AI-server compose snippets for these temporary comparison endpoints live in deploy/ai-server/docker-compose.audio.yml. They are profile-gated because the single GPU cannot keep the production text vLLM, two WhisperX instances, Qwen2 Audio and Voxtral loaded at the same time:

Qwen2-Audio endpoint: http://10.2.3.5:8003
Voxtral endpoint: http://10.2.3.5:8004
Start Qwen only: docker compose -f docker-compose.yml -f docker-compose.audio.yml --profile qwen-audio up -d qwen-audio
Start Voxtral only: docker compose -f docker-compose.yml -f docker-compose.audio.yml --profile voxtral-small up -d voxtral-small

API

POST /api/v1/jobs creates one job.
GET /api/v1/jobs lists jobs with query filters.
POST /api/v1/jobs/batch creates many jobs with shared defaults.
POST /api/v1/jobs/retry retries failed/running jobs by filter.
POST /api/v1/jobs/cancel cancels pending/running jobs by filter.
POST /api/v1/jobs/claim atomically claims pending jobs for a worker.
GET /api/v1/jobs/{id} returns technical job state and result.
POST /api/v1/jobs/{id}/complete stores a successful job result.
POST /api/v1/jobs/{id}/fail stores a failed job category and message.
POST /api/v1/jobs/{id}/retry resets failed/running jobs to pending.
GET /api/v1/stats returns queue and error counters.
GET /api/v1/providers/status checks configured AI providers without returning secrets.
GET /api/v1/infra/status returns AI-server sidecar telemetry (GPU, containers, vLLM and WhisperX live metrics) when configured.
GET /healthz returns process health.
GET /readyz checks PostgreSQL readiness.
Built-in workers expose open Kubernetes endpoints on WORKER_HTTP_PORT: GET /healthz, GET /readyz and GET /worker/status.
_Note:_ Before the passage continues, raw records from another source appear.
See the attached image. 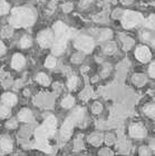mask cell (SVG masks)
<instances>
[{
  "mask_svg": "<svg viewBox=\"0 0 155 156\" xmlns=\"http://www.w3.org/2000/svg\"><path fill=\"white\" fill-rule=\"evenodd\" d=\"M56 130V118L54 116H49L44 122L41 126L36 130V140L38 142L39 147L44 151L50 152V146L48 145L49 138L55 134Z\"/></svg>",
  "mask_w": 155,
  "mask_h": 156,
  "instance_id": "6da1fadb",
  "label": "cell"
},
{
  "mask_svg": "<svg viewBox=\"0 0 155 156\" xmlns=\"http://www.w3.org/2000/svg\"><path fill=\"white\" fill-rule=\"evenodd\" d=\"M54 30H55L56 39L55 42L52 44V52L58 56L62 55L63 52L65 51L68 39L70 38L71 36V30L65 23H60V21L55 23Z\"/></svg>",
  "mask_w": 155,
  "mask_h": 156,
  "instance_id": "7a4b0ae2",
  "label": "cell"
},
{
  "mask_svg": "<svg viewBox=\"0 0 155 156\" xmlns=\"http://www.w3.org/2000/svg\"><path fill=\"white\" fill-rule=\"evenodd\" d=\"M9 23L11 26L16 27V28L29 27L35 23V13L29 8H25V7L15 8L11 11Z\"/></svg>",
  "mask_w": 155,
  "mask_h": 156,
  "instance_id": "3957f363",
  "label": "cell"
},
{
  "mask_svg": "<svg viewBox=\"0 0 155 156\" xmlns=\"http://www.w3.org/2000/svg\"><path fill=\"white\" fill-rule=\"evenodd\" d=\"M84 115H85V109H83V108H77L70 116L68 117L67 119L65 120L64 125H63V127H62V130H60V134H62L63 138L66 140V138H68V137L70 136L73 128L77 125V123H79V122L84 118Z\"/></svg>",
  "mask_w": 155,
  "mask_h": 156,
  "instance_id": "277c9868",
  "label": "cell"
},
{
  "mask_svg": "<svg viewBox=\"0 0 155 156\" xmlns=\"http://www.w3.org/2000/svg\"><path fill=\"white\" fill-rule=\"evenodd\" d=\"M143 17L141 13L135 12V11H126L124 13L122 23L125 28H133L135 26H139V23H142Z\"/></svg>",
  "mask_w": 155,
  "mask_h": 156,
  "instance_id": "5b68a950",
  "label": "cell"
},
{
  "mask_svg": "<svg viewBox=\"0 0 155 156\" xmlns=\"http://www.w3.org/2000/svg\"><path fill=\"white\" fill-rule=\"evenodd\" d=\"M75 47L84 52H91L94 49V40L88 36H81L75 40Z\"/></svg>",
  "mask_w": 155,
  "mask_h": 156,
  "instance_id": "8992f818",
  "label": "cell"
},
{
  "mask_svg": "<svg viewBox=\"0 0 155 156\" xmlns=\"http://www.w3.org/2000/svg\"><path fill=\"white\" fill-rule=\"evenodd\" d=\"M37 40H38L39 45L41 46L42 48H47V47L54 44V35L49 29L42 30L37 37Z\"/></svg>",
  "mask_w": 155,
  "mask_h": 156,
  "instance_id": "52a82bcc",
  "label": "cell"
},
{
  "mask_svg": "<svg viewBox=\"0 0 155 156\" xmlns=\"http://www.w3.org/2000/svg\"><path fill=\"white\" fill-rule=\"evenodd\" d=\"M135 56H136V58L139 59V62H149L150 59H151V57H152V54H151V51H150L149 47H146V46H139V48L136 49Z\"/></svg>",
  "mask_w": 155,
  "mask_h": 156,
  "instance_id": "ba28073f",
  "label": "cell"
},
{
  "mask_svg": "<svg viewBox=\"0 0 155 156\" xmlns=\"http://www.w3.org/2000/svg\"><path fill=\"white\" fill-rule=\"evenodd\" d=\"M129 135L134 138H143L146 135V130L142 125L135 124L129 127Z\"/></svg>",
  "mask_w": 155,
  "mask_h": 156,
  "instance_id": "9c48e42d",
  "label": "cell"
},
{
  "mask_svg": "<svg viewBox=\"0 0 155 156\" xmlns=\"http://www.w3.org/2000/svg\"><path fill=\"white\" fill-rule=\"evenodd\" d=\"M13 150V143L9 137L3 136L0 138V153L8 154Z\"/></svg>",
  "mask_w": 155,
  "mask_h": 156,
  "instance_id": "30bf717a",
  "label": "cell"
},
{
  "mask_svg": "<svg viewBox=\"0 0 155 156\" xmlns=\"http://www.w3.org/2000/svg\"><path fill=\"white\" fill-rule=\"evenodd\" d=\"M2 103L8 107H11L17 103V96L13 93H6L2 95Z\"/></svg>",
  "mask_w": 155,
  "mask_h": 156,
  "instance_id": "8fae6325",
  "label": "cell"
},
{
  "mask_svg": "<svg viewBox=\"0 0 155 156\" xmlns=\"http://www.w3.org/2000/svg\"><path fill=\"white\" fill-rule=\"evenodd\" d=\"M25 62H26V60L23 58V56L20 55V54H16V55L13 56V62H11V66L15 69H21L25 66Z\"/></svg>",
  "mask_w": 155,
  "mask_h": 156,
  "instance_id": "7c38bea8",
  "label": "cell"
},
{
  "mask_svg": "<svg viewBox=\"0 0 155 156\" xmlns=\"http://www.w3.org/2000/svg\"><path fill=\"white\" fill-rule=\"evenodd\" d=\"M18 118H19L20 122H23V123H27L29 120L32 119V113L31 111L27 109V108H23L18 113Z\"/></svg>",
  "mask_w": 155,
  "mask_h": 156,
  "instance_id": "4fadbf2b",
  "label": "cell"
},
{
  "mask_svg": "<svg viewBox=\"0 0 155 156\" xmlns=\"http://www.w3.org/2000/svg\"><path fill=\"white\" fill-rule=\"evenodd\" d=\"M37 81H38L39 84L44 85V86H47V85H49V83H50L49 77L46 75V74H44V73H40V74L37 75Z\"/></svg>",
  "mask_w": 155,
  "mask_h": 156,
  "instance_id": "5bb4252c",
  "label": "cell"
},
{
  "mask_svg": "<svg viewBox=\"0 0 155 156\" xmlns=\"http://www.w3.org/2000/svg\"><path fill=\"white\" fill-rule=\"evenodd\" d=\"M74 104H75L74 97H73V96H67V97H66L64 101H63L62 106L64 108H70Z\"/></svg>",
  "mask_w": 155,
  "mask_h": 156,
  "instance_id": "9a60e30c",
  "label": "cell"
},
{
  "mask_svg": "<svg viewBox=\"0 0 155 156\" xmlns=\"http://www.w3.org/2000/svg\"><path fill=\"white\" fill-rule=\"evenodd\" d=\"M32 44V40L30 37L28 36H23V38L20 39V47L21 48H28V47H30Z\"/></svg>",
  "mask_w": 155,
  "mask_h": 156,
  "instance_id": "2e32d148",
  "label": "cell"
},
{
  "mask_svg": "<svg viewBox=\"0 0 155 156\" xmlns=\"http://www.w3.org/2000/svg\"><path fill=\"white\" fill-rule=\"evenodd\" d=\"M10 6L9 3L6 2L5 0H0V15H6L9 12Z\"/></svg>",
  "mask_w": 155,
  "mask_h": 156,
  "instance_id": "e0dca14e",
  "label": "cell"
},
{
  "mask_svg": "<svg viewBox=\"0 0 155 156\" xmlns=\"http://www.w3.org/2000/svg\"><path fill=\"white\" fill-rule=\"evenodd\" d=\"M10 114V107L6 105H0V118H6Z\"/></svg>",
  "mask_w": 155,
  "mask_h": 156,
  "instance_id": "ac0fdd59",
  "label": "cell"
},
{
  "mask_svg": "<svg viewBox=\"0 0 155 156\" xmlns=\"http://www.w3.org/2000/svg\"><path fill=\"white\" fill-rule=\"evenodd\" d=\"M144 113L150 117H154V105L147 104L144 107Z\"/></svg>",
  "mask_w": 155,
  "mask_h": 156,
  "instance_id": "d6986e66",
  "label": "cell"
},
{
  "mask_svg": "<svg viewBox=\"0 0 155 156\" xmlns=\"http://www.w3.org/2000/svg\"><path fill=\"white\" fill-rule=\"evenodd\" d=\"M45 66L47 68H54L56 66V59L52 57V56H49L48 58L46 59L45 62Z\"/></svg>",
  "mask_w": 155,
  "mask_h": 156,
  "instance_id": "ffe728a7",
  "label": "cell"
},
{
  "mask_svg": "<svg viewBox=\"0 0 155 156\" xmlns=\"http://www.w3.org/2000/svg\"><path fill=\"white\" fill-rule=\"evenodd\" d=\"M77 83H78L77 77H76V76H73V77L68 80V87H69V89H74V88H76Z\"/></svg>",
  "mask_w": 155,
  "mask_h": 156,
  "instance_id": "44dd1931",
  "label": "cell"
},
{
  "mask_svg": "<svg viewBox=\"0 0 155 156\" xmlns=\"http://www.w3.org/2000/svg\"><path fill=\"white\" fill-rule=\"evenodd\" d=\"M145 26L150 29H153L154 28V15H151V16L145 20Z\"/></svg>",
  "mask_w": 155,
  "mask_h": 156,
  "instance_id": "7402d4cb",
  "label": "cell"
},
{
  "mask_svg": "<svg viewBox=\"0 0 155 156\" xmlns=\"http://www.w3.org/2000/svg\"><path fill=\"white\" fill-rule=\"evenodd\" d=\"M139 154H141V156H150L151 155L150 150L149 148H146V147H142L141 151H139Z\"/></svg>",
  "mask_w": 155,
  "mask_h": 156,
  "instance_id": "603a6c76",
  "label": "cell"
},
{
  "mask_svg": "<svg viewBox=\"0 0 155 156\" xmlns=\"http://www.w3.org/2000/svg\"><path fill=\"white\" fill-rule=\"evenodd\" d=\"M93 2V0H81V8H86L89 3Z\"/></svg>",
  "mask_w": 155,
  "mask_h": 156,
  "instance_id": "cb8c5ba5",
  "label": "cell"
},
{
  "mask_svg": "<svg viewBox=\"0 0 155 156\" xmlns=\"http://www.w3.org/2000/svg\"><path fill=\"white\" fill-rule=\"evenodd\" d=\"M154 69H155V65H154V64H151V66H150V68H149L150 76H151V77H154V75H155Z\"/></svg>",
  "mask_w": 155,
  "mask_h": 156,
  "instance_id": "d4e9b609",
  "label": "cell"
},
{
  "mask_svg": "<svg viewBox=\"0 0 155 156\" xmlns=\"http://www.w3.org/2000/svg\"><path fill=\"white\" fill-rule=\"evenodd\" d=\"M6 52V47H5V45L2 44V41H0V56L3 55Z\"/></svg>",
  "mask_w": 155,
  "mask_h": 156,
  "instance_id": "484cf974",
  "label": "cell"
}]
</instances>
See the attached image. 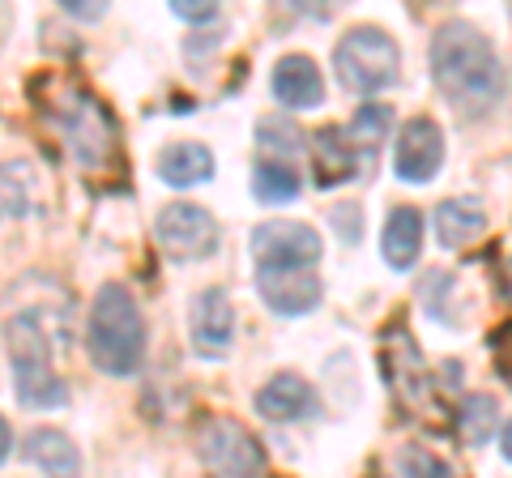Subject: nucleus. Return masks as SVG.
Segmentation results:
<instances>
[{"label": "nucleus", "mask_w": 512, "mask_h": 478, "mask_svg": "<svg viewBox=\"0 0 512 478\" xmlns=\"http://www.w3.org/2000/svg\"><path fill=\"white\" fill-rule=\"evenodd\" d=\"M312 150H316V184L320 188H338L346 180L359 175V141L350 137V129H320L312 137Z\"/></svg>", "instance_id": "14"}, {"label": "nucleus", "mask_w": 512, "mask_h": 478, "mask_svg": "<svg viewBox=\"0 0 512 478\" xmlns=\"http://www.w3.org/2000/svg\"><path fill=\"white\" fill-rule=\"evenodd\" d=\"M495 423H500V406H495V397H487V393L461 397L457 432H461V440H466V444H487L495 436Z\"/></svg>", "instance_id": "20"}, {"label": "nucleus", "mask_w": 512, "mask_h": 478, "mask_svg": "<svg viewBox=\"0 0 512 478\" xmlns=\"http://www.w3.org/2000/svg\"><path fill=\"white\" fill-rule=\"evenodd\" d=\"M500 453H504V461H512V419L504 423V436H500Z\"/></svg>", "instance_id": "28"}, {"label": "nucleus", "mask_w": 512, "mask_h": 478, "mask_svg": "<svg viewBox=\"0 0 512 478\" xmlns=\"http://www.w3.org/2000/svg\"><path fill=\"white\" fill-rule=\"evenodd\" d=\"M504 291H508V299H512V257H508V265H504Z\"/></svg>", "instance_id": "30"}, {"label": "nucleus", "mask_w": 512, "mask_h": 478, "mask_svg": "<svg viewBox=\"0 0 512 478\" xmlns=\"http://www.w3.org/2000/svg\"><path fill=\"white\" fill-rule=\"evenodd\" d=\"M491 363L500 372V380H508V389H512V321L491 333Z\"/></svg>", "instance_id": "25"}, {"label": "nucleus", "mask_w": 512, "mask_h": 478, "mask_svg": "<svg viewBox=\"0 0 512 478\" xmlns=\"http://www.w3.org/2000/svg\"><path fill=\"white\" fill-rule=\"evenodd\" d=\"M192 440H197V457L210 478H265L261 440L231 414H205Z\"/></svg>", "instance_id": "5"}, {"label": "nucleus", "mask_w": 512, "mask_h": 478, "mask_svg": "<svg viewBox=\"0 0 512 478\" xmlns=\"http://www.w3.org/2000/svg\"><path fill=\"white\" fill-rule=\"evenodd\" d=\"M444 167V133L431 116H414L402 124L393 146V171L406 184H427L436 180V171Z\"/></svg>", "instance_id": "10"}, {"label": "nucleus", "mask_w": 512, "mask_h": 478, "mask_svg": "<svg viewBox=\"0 0 512 478\" xmlns=\"http://www.w3.org/2000/svg\"><path fill=\"white\" fill-rule=\"evenodd\" d=\"M397 466H402V478H461L444 457H436L431 449H414V444L402 449V461H397Z\"/></svg>", "instance_id": "23"}, {"label": "nucleus", "mask_w": 512, "mask_h": 478, "mask_svg": "<svg viewBox=\"0 0 512 478\" xmlns=\"http://www.w3.org/2000/svg\"><path fill=\"white\" fill-rule=\"evenodd\" d=\"M269 86H274V99L291 111H312V107L325 103V77H320L316 60L303 56V52L282 56L274 65V82Z\"/></svg>", "instance_id": "13"}, {"label": "nucleus", "mask_w": 512, "mask_h": 478, "mask_svg": "<svg viewBox=\"0 0 512 478\" xmlns=\"http://www.w3.org/2000/svg\"><path fill=\"white\" fill-rule=\"evenodd\" d=\"M487 227V214L474 197H448L436 205V239L444 248H466Z\"/></svg>", "instance_id": "18"}, {"label": "nucleus", "mask_w": 512, "mask_h": 478, "mask_svg": "<svg viewBox=\"0 0 512 478\" xmlns=\"http://www.w3.org/2000/svg\"><path fill=\"white\" fill-rule=\"evenodd\" d=\"M154 235H158V248L167 252L171 261H210L218 252V218L205 210L197 201H171L158 210L154 218Z\"/></svg>", "instance_id": "7"}, {"label": "nucleus", "mask_w": 512, "mask_h": 478, "mask_svg": "<svg viewBox=\"0 0 512 478\" xmlns=\"http://www.w3.org/2000/svg\"><path fill=\"white\" fill-rule=\"evenodd\" d=\"M389 120L393 116H389V107H384V103H367V107L355 111V120H350V137H355L359 146L372 154L384 141V133H389Z\"/></svg>", "instance_id": "22"}, {"label": "nucleus", "mask_w": 512, "mask_h": 478, "mask_svg": "<svg viewBox=\"0 0 512 478\" xmlns=\"http://www.w3.org/2000/svg\"><path fill=\"white\" fill-rule=\"evenodd\" d=\"M431 82L461 120H483L504 99V65L491 39L470 22H444L431 39Z\"/></svg>", "instance_id": "1"}, {"label": "nucleus", "mask_w": 512, "mask_h": 478, "mask_svg": "<svg viewBox=\"0 0 512 478\" xmlns=\"http://www.w3.org/2000/svg\"><path fill=\"white\" fill-rule=\"evenodd\" d=\"M0 432H5V449H0V457H5V461H9V457H13V427L5 423V427H0Z\"/></svg>", "instance_id": "29"}, {"label": "nucleus", "mask_w": 512, "mask_h": 478, "mask_svg": "<svg viewBox=\"0 0 512 478\" xmlns=\"http://www.w3.org/2000/svg\"><path fill=\"white\" fill-rule=\"evenodd\" d=\"M333 73L338 82L355 94H380L397 82L402 73V47L389 30L380 26H355L346 30L333 47Z\"/></svg>", "instance_id": "4"}, {"label": "nucleus", "mask_w": 512, "mask_h": 478, "mask_svg": "<svg viewBox=\"0 0 512 478\" xmlns=\"http://www.w3.org/2000/svg\"><path fill=\"white\" fill-rule=\"evenodd\" d=\"M26 461L39 466L43 478H82V453L56 427H39L26 436Z\"/></svg>", "instance_id": "15"}, {"label": "nucleus", "mask_w": 512, "mask_h": 478, "mask_svg": "<svg viewBox=\"0 0 512 478\" xmlns=\"http://www.w3.org/2000/svg\"><path fill=\"white\" fill-rule=\"evenodd\" d=\"M256 291L274 316H308L325 299L312 269H256Z\"/></svg>", "instance_id": "11"}, {"label": "nucleus", "mask_w": 512, "mask_h": 478, "mask_svg": "<svg viewBox=\"0 0 512 478\" xmlns=\"http://www.w3.org/2000/svg\"><path fill=\"white\" fill-rule=\"evenodd\" d=\"M316 406H320L316 389L295 372H278L274 380H265L256 389V414H265L269 423H299L316 414Z\"/></svg>", "instance_id": "12"}, {"label": "nucleus", "mask_w": 512, "mask_h": 478, "mask_svg": "<svg viewBox=\"0 0 512 478\" xmlns=\"http://www.w3.org/2000/svg\"><path fill=\"white\" fill-rule=\"evenodd\" d=\"M5 350H9V372H13V393L22 406L35 410H56L69 402L64 380L52 372V342L39 316L13 312L5 321Z\"/></svg>", "instance_id": "3"}, {"label": "nucleus", "mask_w": 512, "mask_h": 478, "mask_svg": "<svg viewBox=\"0 0 512 478\" xmlns=\"http://www.w3.org/2000/svg\"><path fill=\"white\" fill-rule=\"evenodd\" d=\"M30 210L26 201V163H5V214L9 218H22Z\"/></svg>", "instance_id": "24"}, {"label": "nucleus", "mask_w": 512, "mask_h": 478, "mask_svg": "<svg viewBox=\"0 0 512 478\" xmlns=\"http://www.w3.org/2000/svg\"><path fill=\"white\" fill-rule=\"evenodd\" d=\"M423 248V214L414 205H393L384 218V235H380V252L393 269H410L419 261Z\"/></svg>", "instance_id": "16"}, {"label": "nucleus", "mask_w": 512, "mask_h": 478, "mask_svg": "<svg viewBox=\"0 0 512 478\" xmlns=\"http://www.w3.org/2000/svg\"><path fill=\"white\" fill-rule=\"evenodd\" d=\"M60 9L69 13V18H86V22H99L107 13L103 0H94V5H86V0H60Z\"/></svg>", "instance_id": "27"}, {"label": "nucleus", "mask_w": 512, "mask_h": 478, "mask_svg": "<svg viewBox=\"0 0 512 478\" xmlns=\"http://www.w3.org/2000/svg\"><path fill=\"white\" fill-rule=\"evenodd\" d=\"M171 13L184 22H214L218 18V5L214 0H171Z\"/></svg>", "instance_id": "26"}, {"label": "nucleus", "mask_w": 512, "mask_h": 478, "mask_svg": "<svg viewBox=\"0 0 512 478\" xmlns=\"http://www.w3.org/2000/svg\"><path fill=\"white\" fill-rule=\"evenodd\" d=\"M256 141H261L265 158H278V163H291V158L303 150V133L295 129L291 116H265L256 124Z\"/></svg>", "instance_id": "21"}, {"label": "nucleus", "mask_w": 512, "mask_h": 478, "mask_svg": "<svg viewBox=\"0 0 512 478\" xmlns=\"http://www.w3.org/2000/svg\"><path fill=\"white\" fill-rule=\"evenodd\" d=\"M252 193L265 205H286L299 197V171L295 163H278V158H261L252 171Z\"/></svg>", "instance_id": "19"}, {"label": "nucleus", "mask_w": 512, "mask_h": 478, "mask_svg": "<svg viewBox=\"0 0 512 478\" xmlns=\"http://www.w3.org/2000/svg\"><path fill=\"white\" fill-rule=\"evenodd\" d=\"M86 355L107 376H133L146 359V321L124 282L99 286L86 316Z\"/></svg>", "instance_id": "2"}, {"label": "nucleus", "mask_w": 512, "mask_h": 478, "mask_svg": "<svg viewBox=\"0 0 512 478\" xmlns=\"http://www.w3.org/2000/svg\"><path fill=\"white\" fill-rule=\"evenodd\" d=\"M158 175L171 188H197L214 175V154L201 141H171V146L158 154Z\"/></svg>", "instance_id": "17"}, {"label": "nucleus", "mask_w": 512, "mask_h": 478, "mask_svg": "<svg viewBox=\"0 0 512 478\" xmlns=\"http://www.w3.org/2000/svg\"><path fill=\"white\" fill-rule=\"evenodd\" d=\"M320 252H325V244H320L316 227H308V222L274 218L252 231L256 269H312L320 261Z\"/></svg>", "instance_id": "8"}, {"label": "nucleus", "mask_w": 512, "mask_h": 478, "mask_svg": "<svg viewBox=\"0 0 512 478\" xmlns=\"http://www.w3.org/2000/svg\"><path fill=\"white\" fill-rule=\"evenodd\" d=\"M47 116L56 120V129L69 141V150L82 158L86 167H103L111 146H116V124H111L107 107L86 90H69L60 103H52Z\"/></svg>", "instance_id": "6"}, {"label": "nucleus", "mask_w": 512, "mask_h": 478, "mask_svg": "<svg viewBox=\"0 0 512 478\" xmlns=\"http://www.w3.org/2000/svg\"><path fill=\"white\" fill-rule=\"evenodd\" d=\"M188 333H192V350L197 359H227V350L235 342V308L231 295L222 286H205L188 308Z\"/></svg>", "instance_id": "9"}]
</instances>
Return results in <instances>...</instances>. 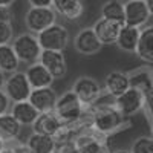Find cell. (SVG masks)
Instances as JSON below:
<instances>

All /api/v1/* endpoints require Authorization: Bearer <AI_SERVICE_TOKEN> when AI_SERVICE_TOKEN is configured. Health and readiness endpoints stay open for Kubernetes probes.

Configuration

HTTP_HOST, default 0.0.0.0
HTTP_PORT, default 8080
DATABASE_URL, required
MIGRATE_ON_START, default true
AI_SERVICE_TOKEN, optional bearer token for service-to-service API calls
LLM_BASE_URL, primary OpenAI-compatible LLM endpoint
LLM_API_KEY, primary LLM API key
LLM_MODEL, default qwen2.5-14b
LLM_TIMEOUT, default 5m
TRANSCRIPTION_PROVIDERS, default whisperx, comma-separated ordered list: whisperx,qwen2-audio,voxtral-small
WHISPERX_URL, WhisperX endpoint for transcription jobs
QWEN_AUDIO_BASE_URL, OpenAI-compatible endpoint for Qwen2-Audio
QWEN_AUDIO_MODEL, default Qwen/Qwen2-Audio-7B-Instruct
QWEN_AUDIO_API_KEY, optional bearer token for Qwen2-Audio; falls back to AUDIO_LLM_API_KEY, then LLM_API_KEY
VOXTRAL_BASE_URL, OpenAI-compatible endpoint for Voxtral
VOXTRAL_MODEL, default mistralai/Voxtral-Small-24B-2507
VOXTRAL_API_KEY, optional bearer token for Voxtral; falls back to AUDIO_LLM_API_KEY, then LLM_API_KEY
AUDIO_LLM_PROMPT, transcription instruction for audio LLM providers
AUDIO_LLM_MAX_TOKENS, default 4096
WORKER_ID, default hostname
WORKER_HTTP_HOST, default 0.0.0.0
WORKER_HTTP_PORT, default 8081
WORKER_POLL_INTERVAL, default 2s
WORKER_CLAIM_LIMIT, default 4
WORKER_LEASE_TIMEOUT, default 15m

Next integration step

telephony should first mirror low-risk analysis jobs into this service while continuing local processing. Remote execution can then be enabled by feature flag per task type.